> [Page text]
######
It's utterly unsuitable for "interactive" identifications.
My little script is trying to identify in bulk, at least by passing 165 file paths to `magika`, and `file`.
Though, I absolutely agree with you. I think realistically it's better to do this kind of thing in a library rather than shell out to it at all. I was just trying to get an idea on how it generally compares.
Another note, I was trying to be generous to `magicka` here because when it's single file identification, it's about 160-180ms on my machine vs <1ms for `file`. I realize that's going to be quite a bit of python startup in that number, which is why I didn't go with it when pushing that benchmark up earlier. I'll probably push an update to that gist to include the single file benchmark as well.
We did release the npm package because indeed we create a web demo and thought people might want to also use it. We know it is not as fast as the python version or a C++ version -- which why we did mark it as experimental.
The release include the python package and the cli which are quite fast and is the main way we did expect people to use -- sorry if that hasn't be clear in the post.
The goal of the release is to offer a tool that is far more accurate that other tools and works on the major file types as we hope it to be useful to the community.
Thank you for the release! I understand you're just getting it out the door. I just hope to see it delivered as a native library or something more reusable.
I did try the python cli, but it seems to be about 30x slower than `file` for the random bag of files I checked.
I'll probably take some time this weekend to make a couple of issues around misidentified files.
Hello!
We wrote the Node library as a first functional version.
Its API is already stable, but it's a bit slower than the Python library for two reasons: it loads the model at runtime, and it doesn't do batch lookups, meaning it calls the model for each file.
Other than that, it's just as fast for single file lookups, which is the most common usecase.
Absolutely, and honestly in a non-interactive ingestion workflow you're probably doing multiple checks anyway. I've worked with systems that call multiple libraries and hand-coded validation for each incoming file.
Maybe it's my general malaise, or disillusionment with the software industry, but when I wrote that I was really just expecting more.
######
> [Data extract]

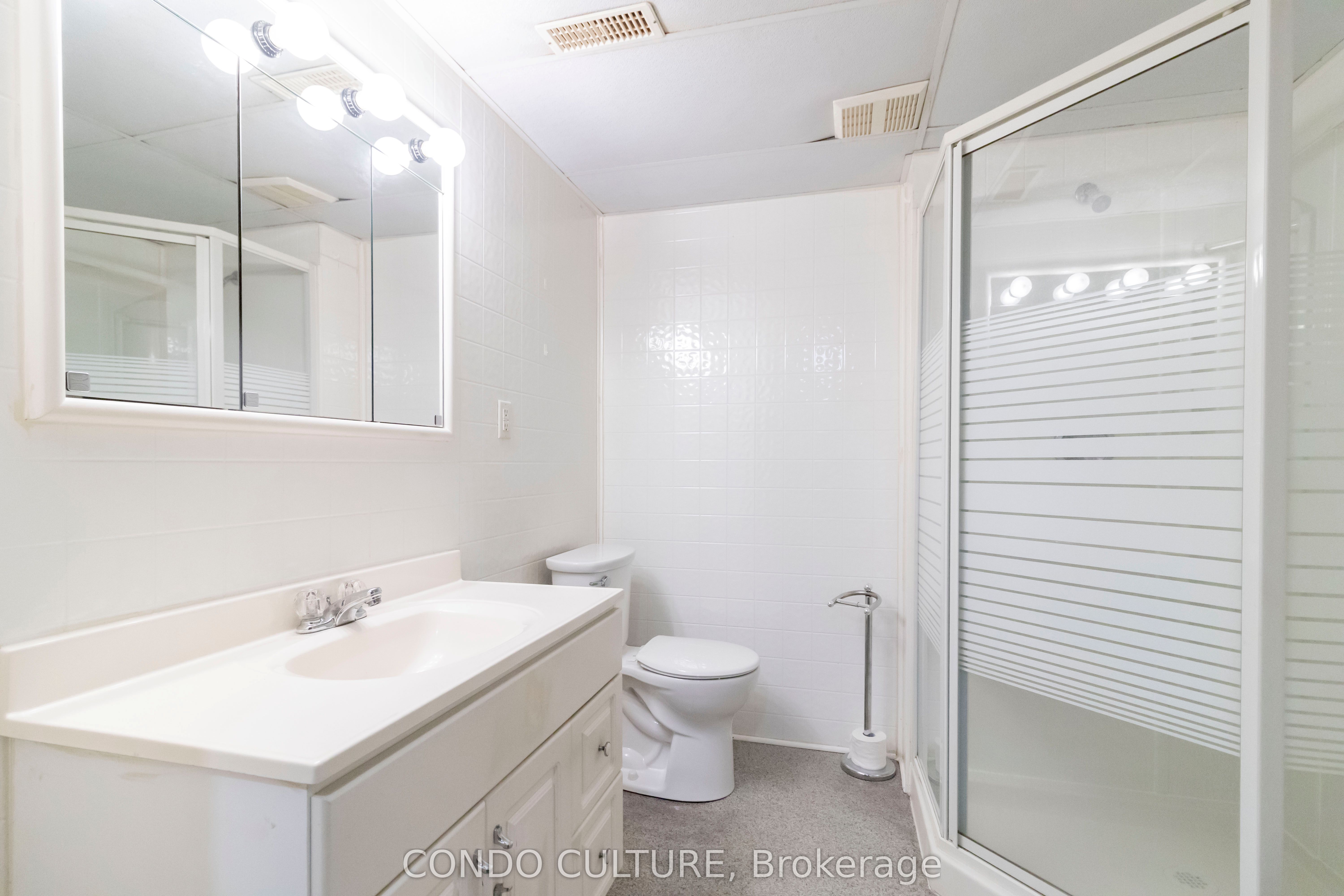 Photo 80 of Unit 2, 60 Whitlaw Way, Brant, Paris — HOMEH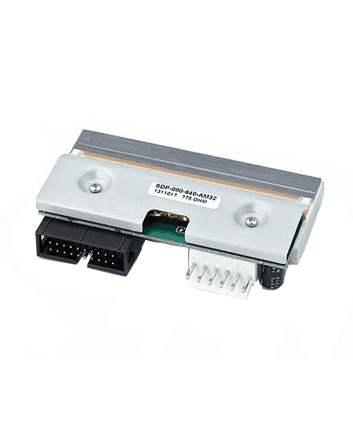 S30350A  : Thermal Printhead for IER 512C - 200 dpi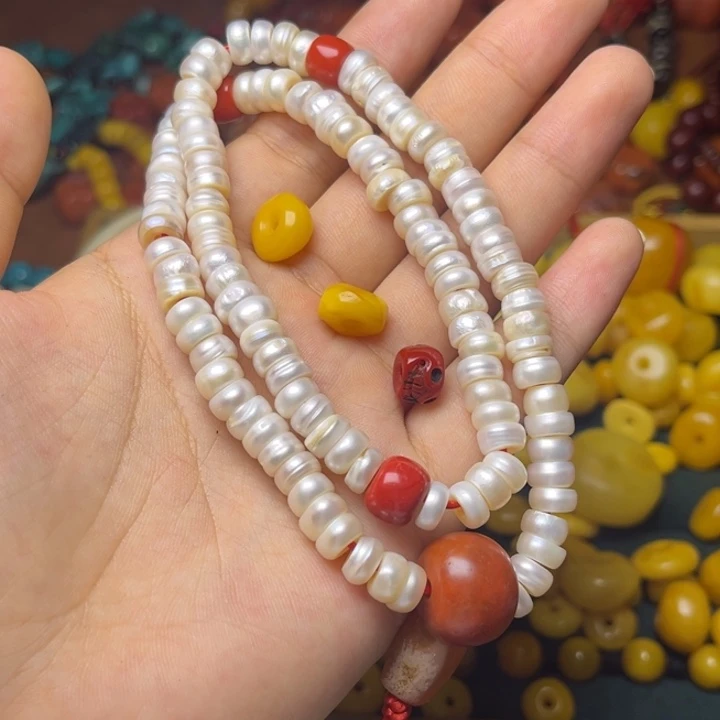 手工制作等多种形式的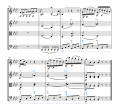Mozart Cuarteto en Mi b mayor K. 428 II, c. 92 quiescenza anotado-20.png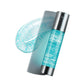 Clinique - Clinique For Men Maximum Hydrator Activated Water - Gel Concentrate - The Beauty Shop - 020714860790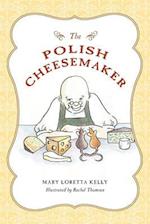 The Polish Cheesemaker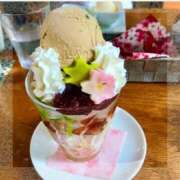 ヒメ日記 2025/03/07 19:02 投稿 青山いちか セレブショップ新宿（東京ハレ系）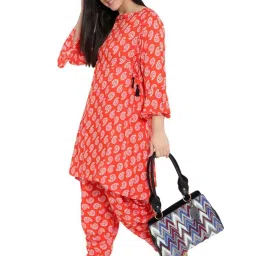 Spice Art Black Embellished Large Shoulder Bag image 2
######
> [Task set]
(1) Answer these from the magika discussion:
(a) How many file paths does the bulk-identification script pass to `magika` and `file`?
(b) For single-file identification, how long does `magika` take compared with `file` on the poster's machine?
(c) What two reasons are given for the Node library being slower than the Python library?
(2) Extend the magika discussion with the next few lines after its final sentence.

> [Answers for the tasks]
(1)
(a) 165 file paths.
(b) About 160-180ms for `magika`, versus under 1ms for `file`.
(c) It loads the model at runtime, and it doesn't do batch lookups, so it calls the model for each file.

(2)
> The model appears to only detect 116 file types [...] Where libmagic detects... a lot. Over 1600 last time I checked
As I'm sure you know, in a lot of applications, you're preparing things for a downstream process which supports far fewer than 1600 file types.
For example, a printer driver might call on file to check if an input is postscript or PDF, to choose the appropriate converter - and for any other format, just reject the input.
Or someone training an ML model to generate Python code might have a load of files they've scraped from the web, but might want to discard anything that isn't Python.
Okay, but your one file type is more likely to be included in the 1600 that libmagic supports rather than Magika's 116?
For that matter, the file types I care about are unfortunately misdetected by Magika (which is also an important point - the `file` command at least gives up and says "data" when it doesn't know, whereas the Magika demo gives a confidently wrong answer).
I don't want to criticize the release because it's not meant to be a production-ready piece of software, and I'm sure the current 116 types isn't a hard limit, but I do understand the parent comment's contention.
Surely identifying just one file type (or two, as in your example) is a much simpler task that shouldn’t rely on horribly inefficient and imprecise “AI” tools?
By open-sourcing Magika, we aim to help other software improve their file identification accuracy and offer researchers a reliable method for identifying file types at scale.
Which implies a production-ready release for general usage, as well as usage by security researchers.